His model identifies distinct factors that are typically part of the disease discovery process but are not present in all disease discovery and are not sequential. They do, in any case, demonstrate how consensus, politics, and interest must converge before a diagnostic category can exist. There are four elements in Brown's model: lay discovery, social movement, professional factors, and institutional organizational factors. (88)

The process involves many factions that include both lay people and doctors, undergirded by power dynamics and social contexts. For example, in seeking a diagnosis, an individual must recount his illness narrative to the doctor. Jutel states, "While not all illnesses can be diagnosed, their narratives are the starting point for diagnosis. Note that there is more than one narrative: the patient's and the doctor's stories juxtapose and merge for a diagnosis to materialize" (65). In analyzing this process, we must be aware of Foucault's observations that medicine is an institutional power that "presumes the absence of lived experience" (65). Jutel's reach into a wide range of disciplines—literature, medicine, queer studies, sociology—is in part what makes this book such a compelling read.

Changes in technology allow for more power on the patient's part, as we can now go online and self-diagnose—a possibility that brings along with it its own benefits and problems. This process may also give rise to such issues as contestable diagnoses (such as Chronic Fatigue Syndrome), the "wastebasket diagnosis" of a psychiatric disorder reached only as a default, and the acronym "MUS," or "medically unexplained symptom," which "reifies the notion that all physical complaints without explanation can be viewed in the same way" (71, 83). Some diseases that were previously considered psychogenic are today recognized in the ICD, International Classification of Disease. Contested diagnoses create tension and stress for doctors and patients because patients often feel invalidated by lack of diagnosis or the conclusion that the problem is psychogenic. Furthermore, undiagnosed patients are "not entitled to compensation for treatment or for the changes the illnesses impose on their lifestyles" (77). Fibromyalgia is discussed in detail here. Throughout the book, Jutel also acknowledges the pharmaceutical industry as another force that drives diagnosis, and in some cases, self-diagnosis.
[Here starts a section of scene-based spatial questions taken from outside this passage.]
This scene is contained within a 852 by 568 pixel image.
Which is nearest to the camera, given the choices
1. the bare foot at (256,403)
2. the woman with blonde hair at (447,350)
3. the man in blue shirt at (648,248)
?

The issues explored in Putting a Name to It, and the questions it raises, are of tremendous importance today, especially for those seeking diagnosis as a means for resources, or rejecting diagnosis' judgments of normativity. In whose hands do these decisions rest? How can we—individuals, scholars, doctors—take part in this discussion and effect change? As Jutel's call for a field of study is taken up, readers are given the chance to more thoroughly consider cultures' definitions of normal or deviant, healthy or sick, and the effects that those biases can have on diagnosis. How will the normative body—and, as Jutel addresses later, the mind—be defined, and how will that impact classification of individuals and groups in medicine, and our sense of ourselves as we fall under, defy, or seek out diagnosis? Just a few months ago, the votes on the DSM-V were cast, relegating some diseases (like Asperger's) under the umbrella of more general diagnoses (Autism), while giving others (Hoarding) their own classification. These new classifications will have a tremendous impact on funding for research and allocation of resources to individuals. Jutel's book—and the development of the field—can help us find a language and context to discuss critical and emerging issues like these.